Task directions: The mailing-list post about a Python database of plain text names two editors as examples of a standard editor. Which editors are they, and under which operating systems?

Supplied passage:
Python database of plain text editable by notepad or vi

Jon Clements joncle at googlemail.com
Fri Mar 26 10:58:52 EDT 2010


On 26 Mar, 09:49, James Harris <james.harri... at googlemail.com> wrote:
> On 25 Mar, 22:56, Jon Clements <jon... at googlemail.com> wrote:
>
>
>
> > On 25 Mar, 22:40, James Harris <james.harri... at googlemail.com> wrote:
>
> > > I am looking to store named pieces of text in a form that can be
> > > edited by a standard editor such as notepad (under Windows) or vi
> > > (under Unix) and then pulled into Python as needed. The usual record
> > > locking and transactions of databases are not required.
>
> > > Another way to look at it is to treat the separate files as entries in
> > > a dictionary. The file name would be the key and the lines of the file
> > > the value.
>
> > > Anyone know of a database (with a Python interface) which will allow
> > > text files to be treated as database fields? If not I can just write
> > > it but I thought it best to ask if there was an existing solution
> > > first.
> ...
> > I could be missing something here, but aren't you basically just
> > talking about an OS's filesystem?
>
> For storage, yes. The files would be marked-up text stored in the
> filesystem. The "dbms" (I use the term loosely!) would provide access
> to them by some full or partial key mechanism yet to be determined.
> Read-only access would do - at least for now.

Extracted data:

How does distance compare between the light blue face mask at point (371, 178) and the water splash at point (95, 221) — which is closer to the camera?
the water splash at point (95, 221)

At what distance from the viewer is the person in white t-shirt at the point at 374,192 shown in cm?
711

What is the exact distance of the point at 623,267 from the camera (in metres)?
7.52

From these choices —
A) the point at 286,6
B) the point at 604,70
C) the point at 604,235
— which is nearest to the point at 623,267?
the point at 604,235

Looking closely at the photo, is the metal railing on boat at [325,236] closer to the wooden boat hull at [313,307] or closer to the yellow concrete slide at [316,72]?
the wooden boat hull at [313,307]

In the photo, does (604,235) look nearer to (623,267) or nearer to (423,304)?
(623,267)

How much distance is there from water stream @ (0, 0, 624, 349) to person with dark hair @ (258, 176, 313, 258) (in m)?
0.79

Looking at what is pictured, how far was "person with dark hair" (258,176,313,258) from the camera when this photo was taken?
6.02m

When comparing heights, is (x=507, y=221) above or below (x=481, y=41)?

Exercise output: Notepad under Windows and vi under Unix.